Aim: Set down the material again word for word, from the line holding "How far are" through the end of the material, inclusive. Leave the pictures out.

Exercise inputs:
* * * * * * * * *
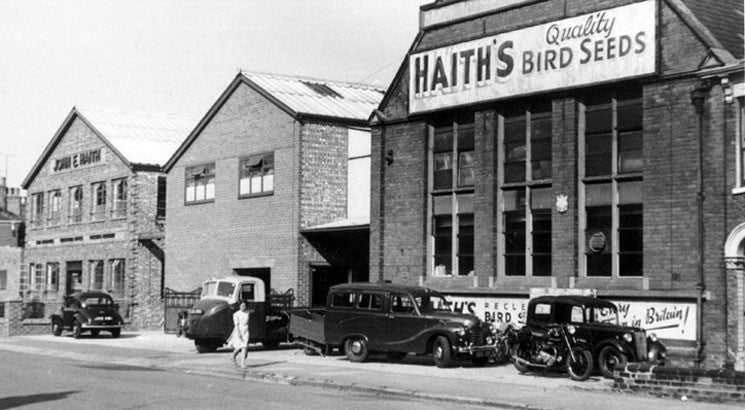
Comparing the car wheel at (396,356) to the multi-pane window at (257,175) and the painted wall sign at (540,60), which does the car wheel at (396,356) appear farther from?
the multi-pane window at (257,175)

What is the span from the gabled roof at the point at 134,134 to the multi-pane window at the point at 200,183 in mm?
5661

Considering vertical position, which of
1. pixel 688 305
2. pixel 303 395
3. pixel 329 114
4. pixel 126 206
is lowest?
pixel 303 395

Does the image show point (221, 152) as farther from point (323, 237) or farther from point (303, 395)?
point (303, 395)

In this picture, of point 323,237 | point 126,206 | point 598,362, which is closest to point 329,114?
point 323,237

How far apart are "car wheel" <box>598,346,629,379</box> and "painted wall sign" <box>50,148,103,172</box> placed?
105 ft

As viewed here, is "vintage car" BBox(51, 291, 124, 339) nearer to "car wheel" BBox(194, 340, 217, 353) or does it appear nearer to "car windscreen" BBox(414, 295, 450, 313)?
"car wheel" BBox(194, 340, 217, 353)

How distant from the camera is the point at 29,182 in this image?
175 ft

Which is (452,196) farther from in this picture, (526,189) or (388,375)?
(388,375)

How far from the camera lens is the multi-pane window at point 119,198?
44656 mm

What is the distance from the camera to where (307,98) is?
36.0m

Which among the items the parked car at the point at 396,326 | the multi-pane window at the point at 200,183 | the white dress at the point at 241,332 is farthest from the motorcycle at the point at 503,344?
the multi-pane window at the point at 200,183

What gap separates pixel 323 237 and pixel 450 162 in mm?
7434

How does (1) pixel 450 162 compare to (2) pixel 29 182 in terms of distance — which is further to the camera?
(2) pixel 29 182

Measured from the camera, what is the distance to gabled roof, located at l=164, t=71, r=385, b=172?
3444cm
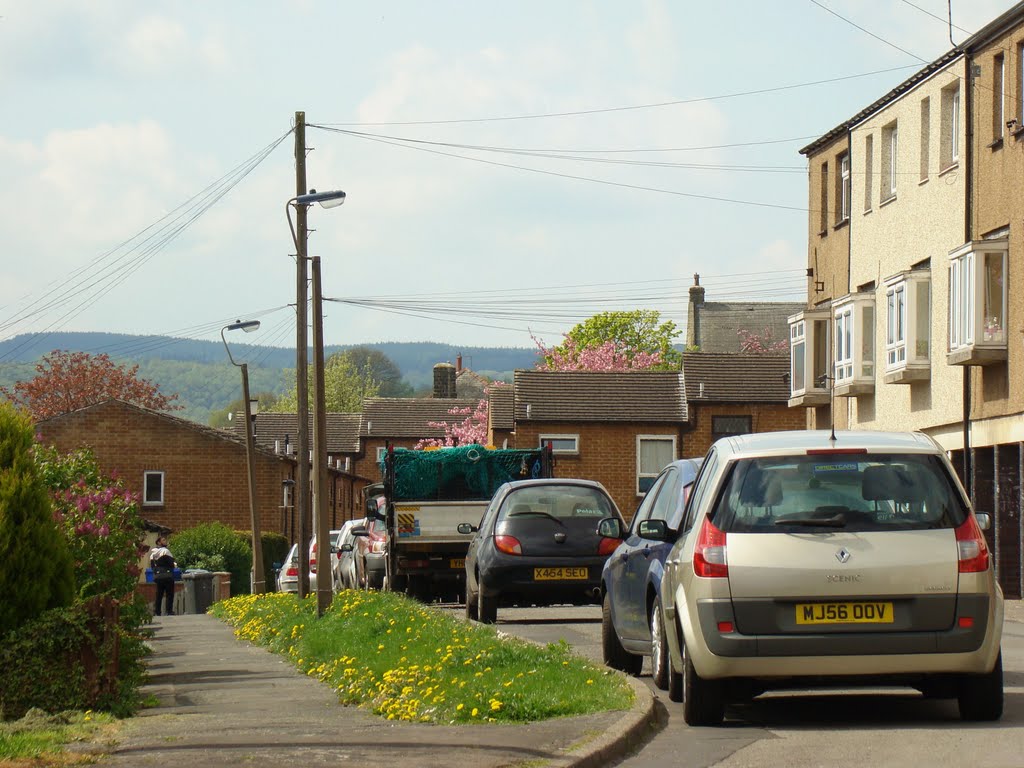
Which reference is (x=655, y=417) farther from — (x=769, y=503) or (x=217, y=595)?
(x=769, y=503)

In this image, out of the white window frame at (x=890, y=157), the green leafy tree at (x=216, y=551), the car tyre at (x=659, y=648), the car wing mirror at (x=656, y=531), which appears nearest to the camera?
the car wing mirror at (x=656, y=531)

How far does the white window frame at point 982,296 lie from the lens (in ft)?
96.6

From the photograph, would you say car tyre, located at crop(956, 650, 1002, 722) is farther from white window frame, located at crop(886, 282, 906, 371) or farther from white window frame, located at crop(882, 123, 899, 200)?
white window frame, located at crop(882, 123, 899, 200)

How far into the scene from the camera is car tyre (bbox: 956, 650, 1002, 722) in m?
9.84

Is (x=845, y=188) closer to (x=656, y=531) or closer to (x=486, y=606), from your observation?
(x=486, y=606)

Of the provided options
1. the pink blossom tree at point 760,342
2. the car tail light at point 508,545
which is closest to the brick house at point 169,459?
the pink blossom tree at point 760,342

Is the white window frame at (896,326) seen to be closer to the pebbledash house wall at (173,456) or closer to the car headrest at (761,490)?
the car headrest at (761,490)

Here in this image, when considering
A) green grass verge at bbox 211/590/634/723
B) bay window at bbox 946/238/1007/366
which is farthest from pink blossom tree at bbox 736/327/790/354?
green grass verge at bbox 211/590/634/723

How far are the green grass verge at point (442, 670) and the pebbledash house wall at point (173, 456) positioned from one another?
158 feet

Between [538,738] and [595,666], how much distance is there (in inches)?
130

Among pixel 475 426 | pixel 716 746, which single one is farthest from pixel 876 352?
pixel 475 426

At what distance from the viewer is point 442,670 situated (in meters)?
11.7

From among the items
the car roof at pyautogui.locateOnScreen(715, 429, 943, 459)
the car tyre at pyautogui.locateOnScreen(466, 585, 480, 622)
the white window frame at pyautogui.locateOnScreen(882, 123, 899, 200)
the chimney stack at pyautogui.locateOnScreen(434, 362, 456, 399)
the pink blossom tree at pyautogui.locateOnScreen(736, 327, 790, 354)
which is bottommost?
the car tyre at pyautogui.locateOnScreen(466, 585, 480, 622)

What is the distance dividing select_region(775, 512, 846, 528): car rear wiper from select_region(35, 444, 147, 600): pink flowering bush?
19.8ft
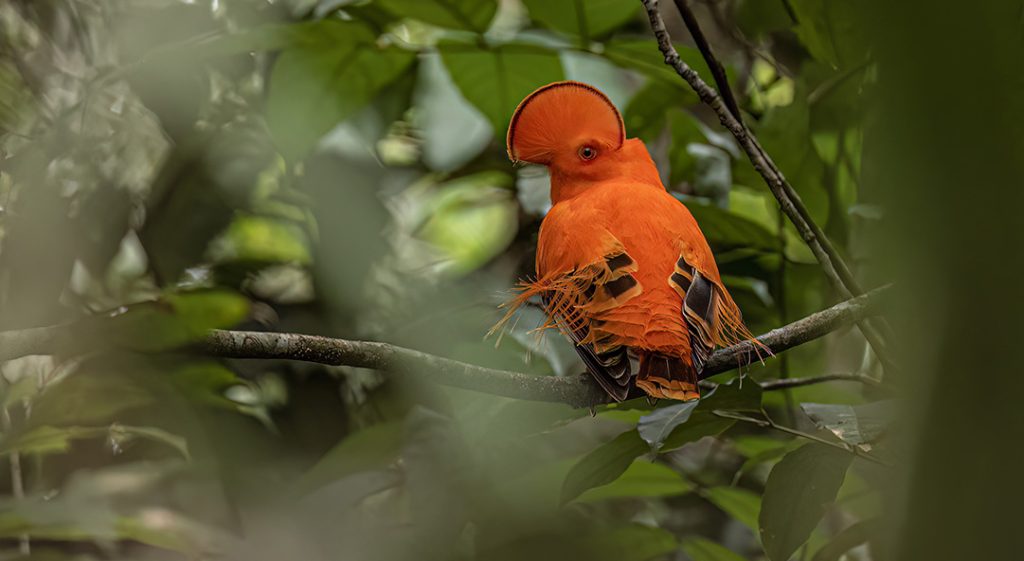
* * * * * * * * *
Right answer:
How far are the green grass verge at point (442, 670) and the pebbledash house wall at point (173, 456) positioned from one another?
158 feet

Between [538,738] and [595,666], how much distance is there (in inches)?
130

Among pixel 475 426 | pixel 716 746, which single one is farthest from pixel 876 352?
pixel 475 426

At what distance from the viewer is point 442,670 situated (in meters)?
11.7

From among the items
the car roof at pyautogui.locateOnScreen(715, 429, 943, 459)
the car tyre at pyautogui.locateOnScreen(466, 585, 480, 622)
the white window frame at pyautogui.locateOnScreen(882, 123, 899, 200)
the chimney stack at pyautogui.locateOnScreen(434, 362, 456, 399)
the pink blossom tree at pyautogui.locateOnScreen(736, 327, 790, 354)
which is bottommost?
the car tyre at pyautogui.locateOnScreen(466, 585, 480, 622)

What is the distance dividing select_region(775, 512, 846, 528): car rear wiper from select_region(35, 444, 147, 600): pink flowering bush?
19.8ft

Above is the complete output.